• [The task]:
Every record below must be returned word for word, with the pictures left out.

<<<<

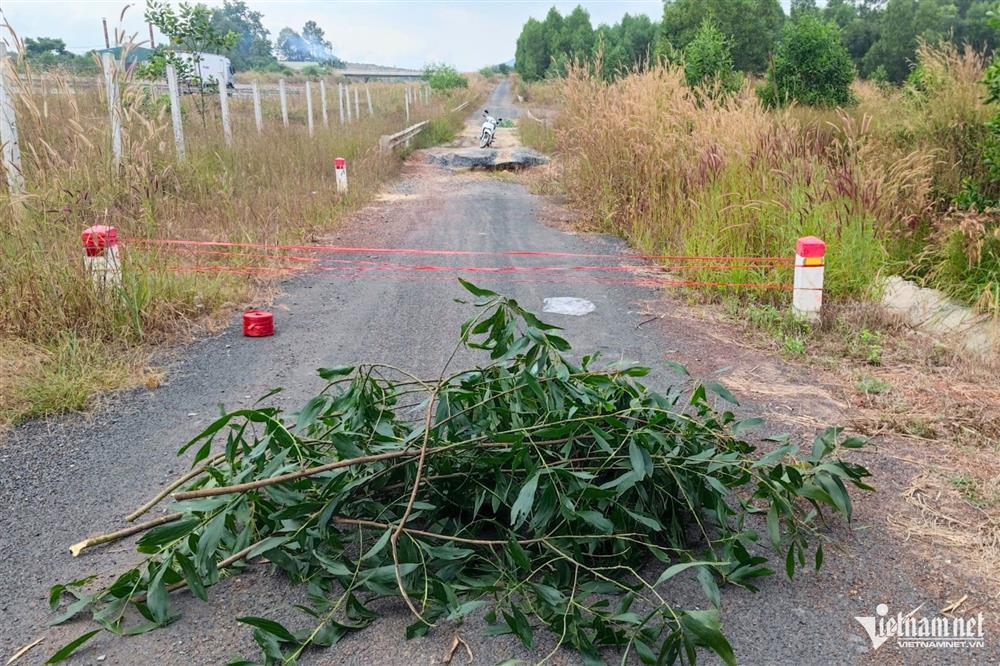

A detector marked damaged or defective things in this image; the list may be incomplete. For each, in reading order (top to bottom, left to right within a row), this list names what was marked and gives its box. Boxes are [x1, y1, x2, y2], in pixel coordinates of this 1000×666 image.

pothole in road [544, 296, 596, 316]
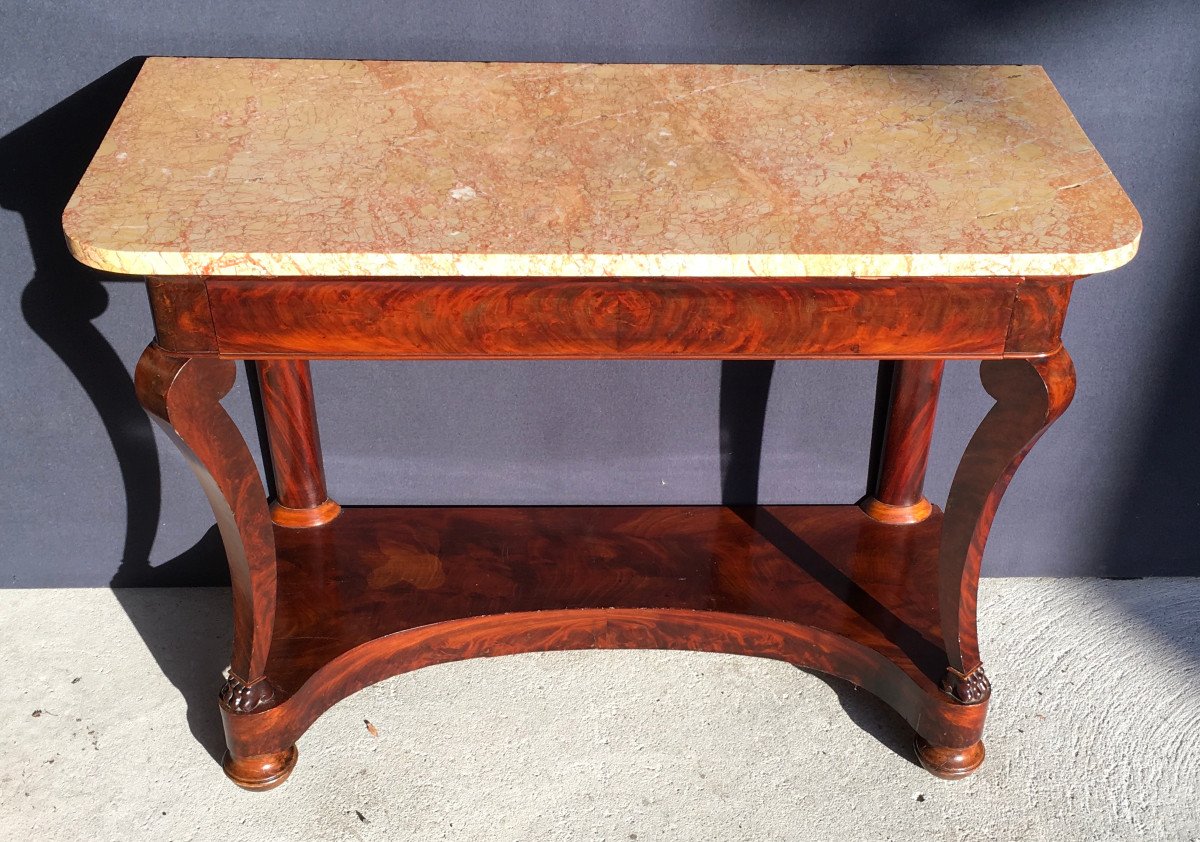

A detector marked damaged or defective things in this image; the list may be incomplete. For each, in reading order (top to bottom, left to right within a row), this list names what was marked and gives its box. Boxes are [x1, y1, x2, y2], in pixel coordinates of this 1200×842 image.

cracked concrete surface [0, 580, 1195, 842]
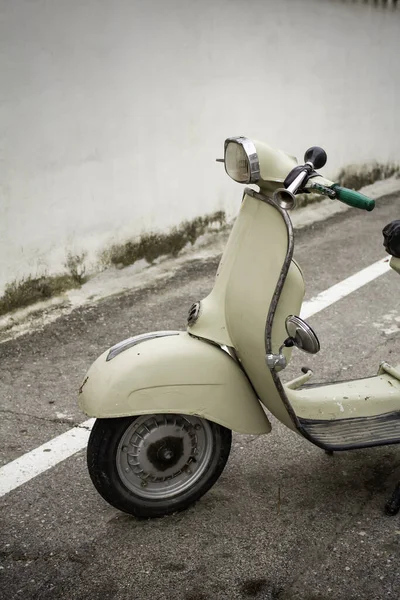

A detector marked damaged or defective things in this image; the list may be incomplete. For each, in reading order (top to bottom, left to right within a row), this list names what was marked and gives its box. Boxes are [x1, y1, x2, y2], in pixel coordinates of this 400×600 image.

cracked pavement [0, 195, 400, 596]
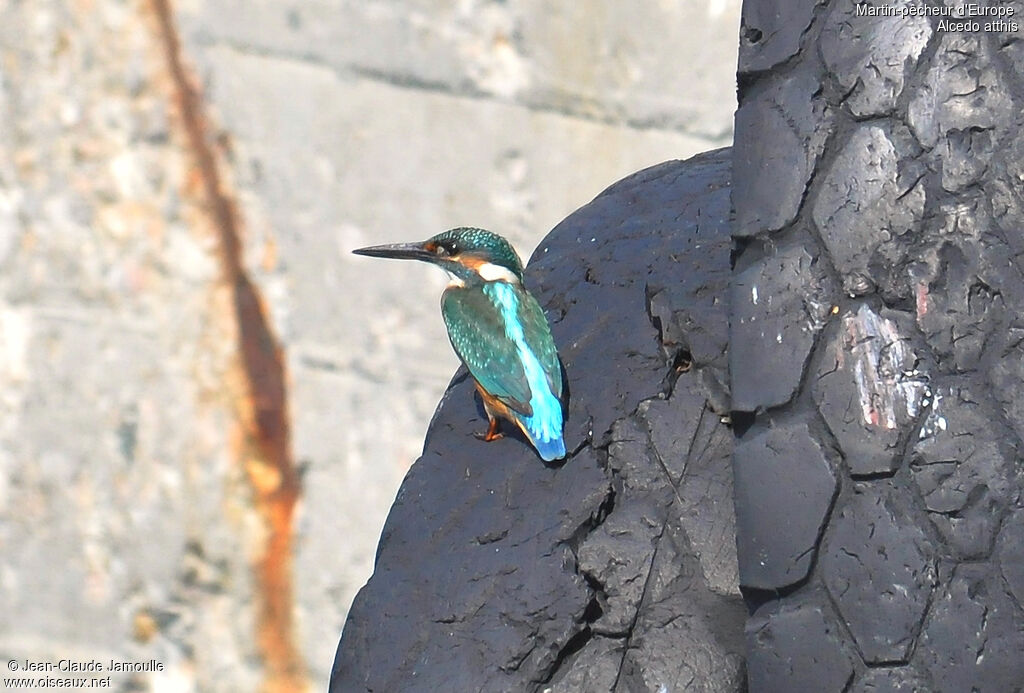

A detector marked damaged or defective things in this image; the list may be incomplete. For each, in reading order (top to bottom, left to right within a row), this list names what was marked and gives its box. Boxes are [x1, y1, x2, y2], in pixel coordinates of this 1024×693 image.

rusty streak on wall [147, 2, 307, 687]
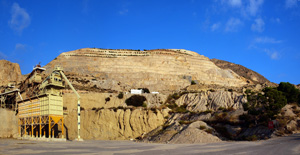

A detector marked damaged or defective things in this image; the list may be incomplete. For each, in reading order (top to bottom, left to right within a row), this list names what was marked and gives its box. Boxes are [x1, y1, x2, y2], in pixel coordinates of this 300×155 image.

rusty metal structure [17, 65, 66, 138]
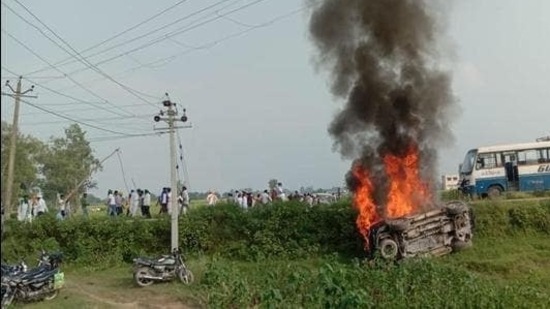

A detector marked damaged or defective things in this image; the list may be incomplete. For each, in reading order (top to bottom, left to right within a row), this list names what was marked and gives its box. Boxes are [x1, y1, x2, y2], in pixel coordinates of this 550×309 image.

>>>>

• [Output for this exercise]:
A detector marked damaged or defective things in this image; the list may be incomplete. For each, in reading order (top to bottom, left to right within a row), this list names what was marked and gives its box. Boxes are [x1, y1, x2, y2], in pixel coordinates of this 1000×666 image.

pothole in road [544, 296, 596, 316]

A detector marked damaged or defective things in this image; the list may be incomplete. For each, in reading order (top to bottom, left to right within a row), this list names what was marked and gives its box. Boxes are [x1, y1, x2, y2], in pixel coordinates of this 1200×842 image.

cracked concrete surface [0, 580, 1195, 842]

A detector marked damaged or defective things in this image; the list may be incomplete. For each, in reading order (top to bottom, left to right within a row), this list names what was marked and gives its box. Boxes are [x1, y1, x2, y2], in pixel coordinates of this 400×600 image.

cracked pavement [0, 195, 400, 596]

A detector marked damaged or defective things in this image; the list may be incomplete. For each, in reading order (top to bottom, left to right within a row), this list names what was marked and gives its box. Boxes are [x1, y1, x2, y2], in pixel coordinates of this 1024×693 image.

rusty streak on wall [147, 2, 307, 687]

A detector marked damaged or defective things in this image; the list may be incomplete. For each, in reading order (top to bottom, left to right within a row), this list names what was marked and gives its box. Boxes are [x1, y1, x2, y2], in pixel coordinates of this 300×155 image.

rusty metal structure [17, 65, 66, 138]

A detector marked damaged or defective things in this image; the list may be incomplete. For each, in reading order (top to bottom, left to right within a row), this list names what was marked and gives its box. Boxes are [x1, y1, x2, y2], in pixel coordinates of this 550×309 image.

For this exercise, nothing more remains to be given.